▶ _PROBLEM REQUIREMENTS_
Using the records below, write out again exactly the lines that begin at the line containing "order: Eulipotyphla" and end at the line containing "United States, site lebec_CA-27.", and no other lines.

Records drawn from a dataset
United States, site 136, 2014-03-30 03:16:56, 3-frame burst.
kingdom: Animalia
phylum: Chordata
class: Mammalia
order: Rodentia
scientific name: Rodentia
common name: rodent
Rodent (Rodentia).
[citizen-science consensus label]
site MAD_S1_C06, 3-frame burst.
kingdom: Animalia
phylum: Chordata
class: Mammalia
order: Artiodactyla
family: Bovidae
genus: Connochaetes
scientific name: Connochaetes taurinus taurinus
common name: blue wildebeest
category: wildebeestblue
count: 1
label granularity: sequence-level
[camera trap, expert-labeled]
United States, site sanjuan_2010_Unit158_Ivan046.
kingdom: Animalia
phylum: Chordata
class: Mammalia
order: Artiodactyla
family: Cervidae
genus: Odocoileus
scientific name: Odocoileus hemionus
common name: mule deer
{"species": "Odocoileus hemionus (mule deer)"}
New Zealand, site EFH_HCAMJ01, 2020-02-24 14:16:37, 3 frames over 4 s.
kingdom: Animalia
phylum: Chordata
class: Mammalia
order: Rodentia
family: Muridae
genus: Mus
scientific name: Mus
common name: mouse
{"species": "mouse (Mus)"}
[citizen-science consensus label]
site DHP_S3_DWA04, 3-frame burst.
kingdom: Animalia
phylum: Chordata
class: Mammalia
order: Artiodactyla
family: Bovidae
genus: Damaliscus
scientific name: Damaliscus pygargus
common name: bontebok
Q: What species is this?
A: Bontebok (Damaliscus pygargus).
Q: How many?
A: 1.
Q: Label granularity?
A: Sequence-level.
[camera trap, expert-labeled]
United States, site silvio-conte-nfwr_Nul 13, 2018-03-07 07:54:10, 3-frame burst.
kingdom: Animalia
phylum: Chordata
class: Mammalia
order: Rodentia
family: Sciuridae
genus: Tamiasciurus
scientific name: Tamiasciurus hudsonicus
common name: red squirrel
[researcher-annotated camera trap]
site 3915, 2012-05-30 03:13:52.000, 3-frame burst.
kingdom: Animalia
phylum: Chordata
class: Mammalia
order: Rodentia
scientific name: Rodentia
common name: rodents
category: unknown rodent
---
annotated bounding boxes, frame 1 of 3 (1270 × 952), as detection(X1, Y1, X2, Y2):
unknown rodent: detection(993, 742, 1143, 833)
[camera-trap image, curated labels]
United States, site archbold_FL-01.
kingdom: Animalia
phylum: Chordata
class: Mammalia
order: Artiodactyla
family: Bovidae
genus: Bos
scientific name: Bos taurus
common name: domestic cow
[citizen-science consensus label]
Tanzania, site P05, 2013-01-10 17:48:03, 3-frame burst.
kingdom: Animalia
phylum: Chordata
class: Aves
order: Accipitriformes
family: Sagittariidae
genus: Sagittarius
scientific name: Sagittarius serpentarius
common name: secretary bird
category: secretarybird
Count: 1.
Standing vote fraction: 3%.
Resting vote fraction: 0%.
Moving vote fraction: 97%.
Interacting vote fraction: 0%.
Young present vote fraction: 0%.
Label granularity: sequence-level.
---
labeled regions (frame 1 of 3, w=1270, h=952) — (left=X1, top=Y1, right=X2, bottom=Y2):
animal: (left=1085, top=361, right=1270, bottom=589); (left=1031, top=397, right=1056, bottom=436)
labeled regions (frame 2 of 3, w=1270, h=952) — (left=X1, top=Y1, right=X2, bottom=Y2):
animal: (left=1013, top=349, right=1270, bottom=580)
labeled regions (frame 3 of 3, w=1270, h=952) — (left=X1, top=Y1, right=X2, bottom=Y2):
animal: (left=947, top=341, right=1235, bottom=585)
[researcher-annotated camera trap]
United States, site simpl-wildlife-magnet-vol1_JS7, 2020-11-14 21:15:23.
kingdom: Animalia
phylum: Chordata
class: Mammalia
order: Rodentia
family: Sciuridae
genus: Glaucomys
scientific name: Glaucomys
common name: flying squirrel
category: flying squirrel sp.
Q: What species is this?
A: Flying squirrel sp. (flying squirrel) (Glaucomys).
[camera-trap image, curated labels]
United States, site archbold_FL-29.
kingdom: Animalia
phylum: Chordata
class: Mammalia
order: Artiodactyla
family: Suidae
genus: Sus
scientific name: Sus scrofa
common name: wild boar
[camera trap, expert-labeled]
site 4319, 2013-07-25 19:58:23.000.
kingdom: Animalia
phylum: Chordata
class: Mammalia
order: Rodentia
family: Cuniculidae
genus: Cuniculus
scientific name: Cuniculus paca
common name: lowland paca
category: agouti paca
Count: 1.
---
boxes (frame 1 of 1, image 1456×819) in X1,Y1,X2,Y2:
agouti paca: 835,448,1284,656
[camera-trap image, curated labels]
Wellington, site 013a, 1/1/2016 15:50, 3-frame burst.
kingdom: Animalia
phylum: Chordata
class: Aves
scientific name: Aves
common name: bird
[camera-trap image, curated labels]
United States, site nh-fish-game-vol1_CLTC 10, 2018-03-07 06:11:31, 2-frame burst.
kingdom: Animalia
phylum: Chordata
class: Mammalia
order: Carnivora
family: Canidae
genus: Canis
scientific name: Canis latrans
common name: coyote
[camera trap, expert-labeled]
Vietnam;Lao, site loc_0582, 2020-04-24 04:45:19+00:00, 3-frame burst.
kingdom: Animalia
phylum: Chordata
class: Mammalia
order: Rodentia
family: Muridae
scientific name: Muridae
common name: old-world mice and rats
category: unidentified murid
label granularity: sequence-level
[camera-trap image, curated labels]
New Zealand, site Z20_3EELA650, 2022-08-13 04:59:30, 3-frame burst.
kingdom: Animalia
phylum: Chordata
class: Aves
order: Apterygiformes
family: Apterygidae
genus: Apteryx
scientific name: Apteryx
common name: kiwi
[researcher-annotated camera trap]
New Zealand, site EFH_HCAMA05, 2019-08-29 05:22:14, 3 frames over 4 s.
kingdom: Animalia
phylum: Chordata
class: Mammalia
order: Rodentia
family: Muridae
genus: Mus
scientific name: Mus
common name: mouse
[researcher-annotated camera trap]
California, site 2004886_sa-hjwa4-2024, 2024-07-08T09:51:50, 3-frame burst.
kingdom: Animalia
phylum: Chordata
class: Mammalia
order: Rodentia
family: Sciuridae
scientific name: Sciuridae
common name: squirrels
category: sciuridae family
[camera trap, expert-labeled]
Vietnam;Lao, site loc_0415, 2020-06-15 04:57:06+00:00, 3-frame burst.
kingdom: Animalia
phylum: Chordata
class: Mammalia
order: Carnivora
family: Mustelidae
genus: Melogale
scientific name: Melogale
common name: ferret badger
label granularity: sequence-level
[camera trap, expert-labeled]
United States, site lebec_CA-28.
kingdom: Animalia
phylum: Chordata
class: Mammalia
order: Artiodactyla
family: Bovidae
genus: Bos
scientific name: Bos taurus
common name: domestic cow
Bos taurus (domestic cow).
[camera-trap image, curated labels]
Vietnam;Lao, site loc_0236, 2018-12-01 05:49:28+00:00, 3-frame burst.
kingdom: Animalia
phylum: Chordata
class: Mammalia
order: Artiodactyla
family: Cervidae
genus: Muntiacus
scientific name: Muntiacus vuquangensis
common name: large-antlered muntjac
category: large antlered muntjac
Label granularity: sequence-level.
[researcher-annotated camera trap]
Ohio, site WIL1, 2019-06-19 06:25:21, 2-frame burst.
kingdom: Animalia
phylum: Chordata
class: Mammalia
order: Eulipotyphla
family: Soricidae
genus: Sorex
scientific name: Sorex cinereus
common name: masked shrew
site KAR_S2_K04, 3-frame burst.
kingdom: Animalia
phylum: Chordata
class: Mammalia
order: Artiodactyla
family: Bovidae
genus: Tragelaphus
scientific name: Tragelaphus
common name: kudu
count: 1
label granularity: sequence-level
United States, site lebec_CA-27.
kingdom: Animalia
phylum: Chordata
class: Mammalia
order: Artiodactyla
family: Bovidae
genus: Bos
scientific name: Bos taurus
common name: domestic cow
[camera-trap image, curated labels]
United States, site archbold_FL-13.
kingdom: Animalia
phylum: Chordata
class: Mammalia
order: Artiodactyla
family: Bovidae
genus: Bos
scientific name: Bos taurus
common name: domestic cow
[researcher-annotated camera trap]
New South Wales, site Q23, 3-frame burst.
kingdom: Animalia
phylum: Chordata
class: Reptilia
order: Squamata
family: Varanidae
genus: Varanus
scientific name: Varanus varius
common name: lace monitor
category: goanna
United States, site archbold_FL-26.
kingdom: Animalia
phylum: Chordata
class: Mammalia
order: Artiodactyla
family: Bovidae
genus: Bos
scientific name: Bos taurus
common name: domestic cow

▶ _REPLY TO THE EXERCISE_
order: Eulipotyphla
family: Soricidae
genus: Sorex
scientific name: Sorex cinereus
common name: masked shrew
site KAR_S2_K04, 3-frame burst.
kingdom: Animalia
phylum: Chordata
class: Mammalia
order: Artiodactyla
family: Bovidae
genus: Tragelaphus
scientific name: Tragelaphus
common name: kudu
count: 1
label granularity: sequence-level
United States, site lebec_CA-27.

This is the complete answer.